DOCUMENT PASSAGE:
(begin)

Has anyone tried to quantify the economic cost of recent
anti-terrorism measures, not just the monetary costs, but the
inefficiencies? What is the implied cost of saving a human life from
terrorism? There were some letters recently in the NYT from frequent
business travelers complaining about the new restrictions. One wrote
along the lines of, I travel a jillion miles a year. To make tight
connections, etc. I have figured out how to pack all my stuff into a
carry-on, this includes grooming stuff so I can be ready for my
business meeting. If I have to check this it will really screw me up.

Ordinarily, aren't our conservative economist friends in love with
this sort of thing? Eg in the Armchair Economist. Ha ha ha, silly
liberals, you want to have seat belt laws. But these are really
inefficient. Ha ha ha, silly liberals, lovers of the nanny state, you
want to have zero risk. Where are our conservative economist friends
now?

On 8/17/06, Michael Perelman <[EMAIL PROTECTED]> wrote:
> Mueller, John. 2004. "A False Sense of Insecurity?" Regulation (Fall): pp. 
42-46.

(end)

GIVEN TASK A: In the post on the costs of anti-terrorism measures, which newspaper printed letters from frequent business travelers complaining about the new restrictions?

SOURCE MATERIAL:
(begin)

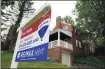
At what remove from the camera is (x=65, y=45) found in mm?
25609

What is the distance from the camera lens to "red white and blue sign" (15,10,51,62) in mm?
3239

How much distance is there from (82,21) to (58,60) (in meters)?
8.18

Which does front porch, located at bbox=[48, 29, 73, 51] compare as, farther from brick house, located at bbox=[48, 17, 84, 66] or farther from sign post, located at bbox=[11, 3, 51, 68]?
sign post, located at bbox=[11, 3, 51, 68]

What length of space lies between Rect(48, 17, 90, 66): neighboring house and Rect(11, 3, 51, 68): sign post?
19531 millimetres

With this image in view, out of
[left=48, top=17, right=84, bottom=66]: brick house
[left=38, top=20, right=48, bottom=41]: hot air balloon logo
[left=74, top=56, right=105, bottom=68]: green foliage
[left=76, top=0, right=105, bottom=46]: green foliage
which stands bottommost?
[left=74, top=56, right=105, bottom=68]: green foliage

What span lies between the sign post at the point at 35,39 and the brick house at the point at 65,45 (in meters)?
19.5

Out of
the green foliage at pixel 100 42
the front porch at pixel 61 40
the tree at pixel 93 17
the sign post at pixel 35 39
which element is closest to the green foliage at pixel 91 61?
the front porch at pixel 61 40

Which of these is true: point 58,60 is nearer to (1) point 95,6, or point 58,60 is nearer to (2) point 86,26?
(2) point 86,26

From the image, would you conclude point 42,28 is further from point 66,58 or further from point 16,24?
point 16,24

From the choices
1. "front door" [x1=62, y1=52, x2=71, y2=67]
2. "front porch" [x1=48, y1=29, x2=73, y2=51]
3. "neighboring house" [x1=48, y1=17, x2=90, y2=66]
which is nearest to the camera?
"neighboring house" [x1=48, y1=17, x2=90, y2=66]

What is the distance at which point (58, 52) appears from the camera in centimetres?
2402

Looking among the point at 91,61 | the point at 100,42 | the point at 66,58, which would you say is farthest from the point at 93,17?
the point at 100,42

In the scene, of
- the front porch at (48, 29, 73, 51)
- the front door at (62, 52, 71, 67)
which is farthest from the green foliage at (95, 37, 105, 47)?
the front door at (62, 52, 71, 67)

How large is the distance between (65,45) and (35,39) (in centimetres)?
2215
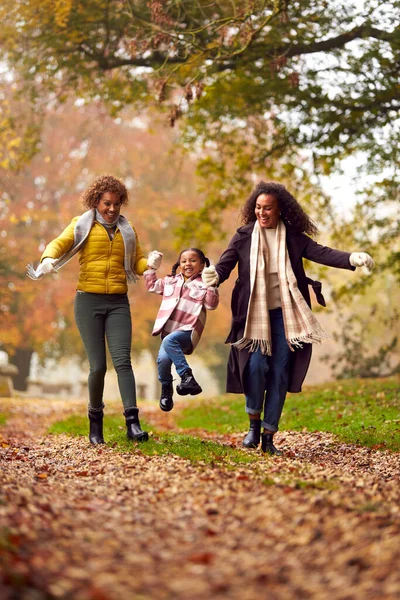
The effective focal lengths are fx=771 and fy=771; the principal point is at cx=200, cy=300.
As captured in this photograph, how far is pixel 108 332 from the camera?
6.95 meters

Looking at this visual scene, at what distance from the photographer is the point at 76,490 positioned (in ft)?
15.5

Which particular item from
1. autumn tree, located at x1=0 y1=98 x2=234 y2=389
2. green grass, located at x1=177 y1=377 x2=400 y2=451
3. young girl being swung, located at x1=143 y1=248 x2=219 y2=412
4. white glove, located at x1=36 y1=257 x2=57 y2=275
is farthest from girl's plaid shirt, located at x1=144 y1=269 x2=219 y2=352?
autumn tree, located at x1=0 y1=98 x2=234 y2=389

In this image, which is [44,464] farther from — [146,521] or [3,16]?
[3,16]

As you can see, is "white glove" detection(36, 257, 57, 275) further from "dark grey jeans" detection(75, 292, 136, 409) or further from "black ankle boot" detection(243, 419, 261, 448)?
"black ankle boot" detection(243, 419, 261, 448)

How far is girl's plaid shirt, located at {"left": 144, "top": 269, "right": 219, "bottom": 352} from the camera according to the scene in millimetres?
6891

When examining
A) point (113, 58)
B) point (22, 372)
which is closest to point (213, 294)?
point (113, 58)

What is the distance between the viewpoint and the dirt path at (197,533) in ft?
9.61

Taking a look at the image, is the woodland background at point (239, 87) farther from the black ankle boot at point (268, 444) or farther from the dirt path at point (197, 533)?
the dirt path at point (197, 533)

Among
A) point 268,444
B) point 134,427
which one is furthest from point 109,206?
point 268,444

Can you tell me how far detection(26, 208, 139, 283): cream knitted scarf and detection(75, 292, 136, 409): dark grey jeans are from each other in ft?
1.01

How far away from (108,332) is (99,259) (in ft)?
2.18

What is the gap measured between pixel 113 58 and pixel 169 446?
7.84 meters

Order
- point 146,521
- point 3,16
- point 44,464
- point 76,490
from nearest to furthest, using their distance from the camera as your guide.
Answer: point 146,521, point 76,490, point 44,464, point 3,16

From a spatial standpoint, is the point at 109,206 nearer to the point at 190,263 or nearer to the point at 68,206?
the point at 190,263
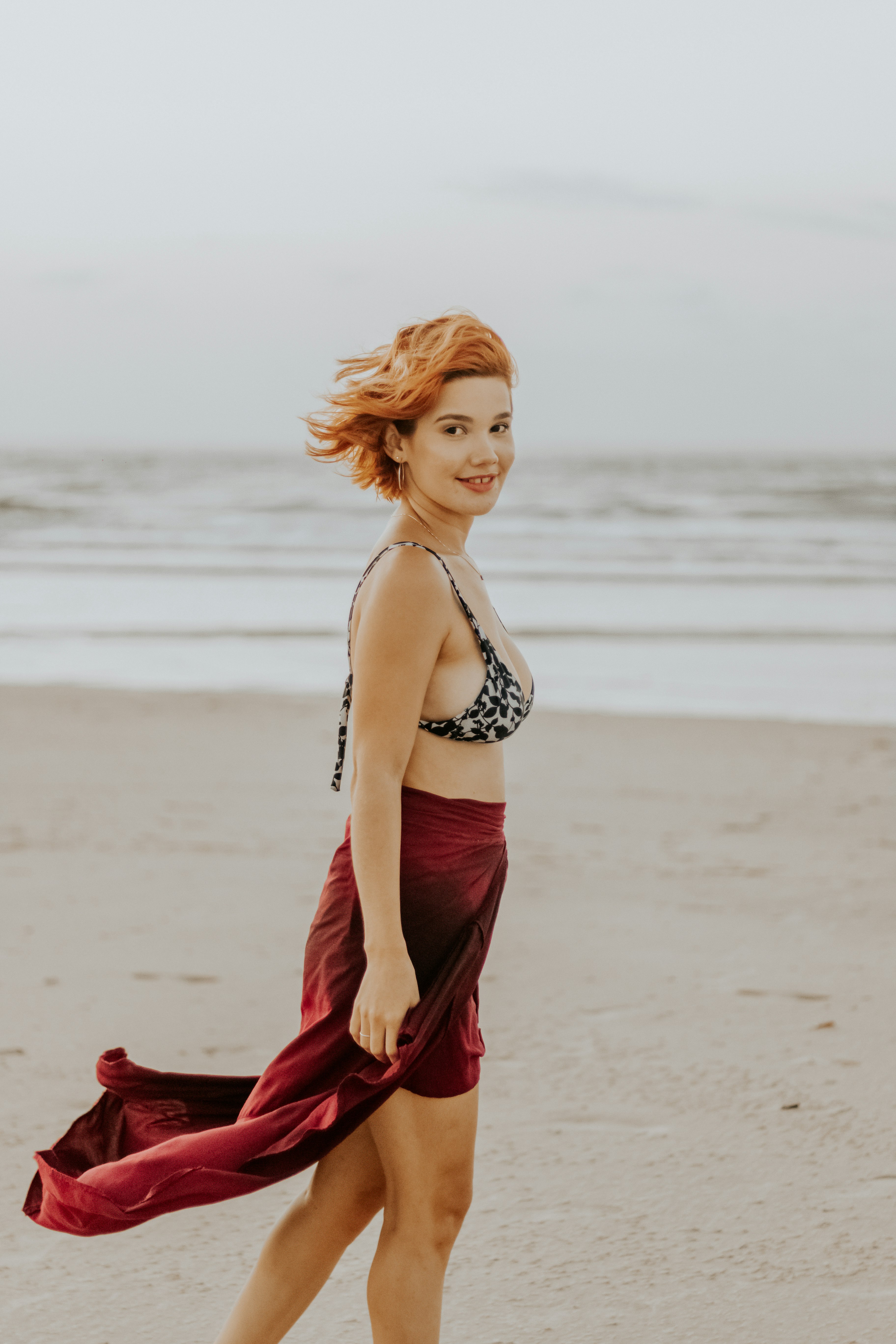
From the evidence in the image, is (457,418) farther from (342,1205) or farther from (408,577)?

(end)

GIVEN TASK B: Rewrite the rows, starting at the first row and ending at the line that contains "19531 millimetres", with "camera" replaced by "viewer" and everything else unchanged. Leave out the pictures.

TASK ANSWER A: The NYT

TASK ANSWER B:
At what remove from the viewer is (x=65, y=45) found in mm?
25609

What is the distance from the viewer lens to "red white and blue sign" (15,10,51,62) in mm?
3239

How much distance is there from (82,21) to (58,60) (in meters)?
8.18

Which does front porch, located at bbox=[48, 29, 73, 51] compare as, farther from brick house, located at bbox=[48, 17, 84, 66] or farther from sign post, located at bbox=[11, 3, 51, 68]?
sign post, located at bbox=[11, 3, 51, 68]

What length of space lies between Rect(48, 17, 90, 66): neighboring house and Rect(11, 3, 51, 68): sign post?
19531 millimetres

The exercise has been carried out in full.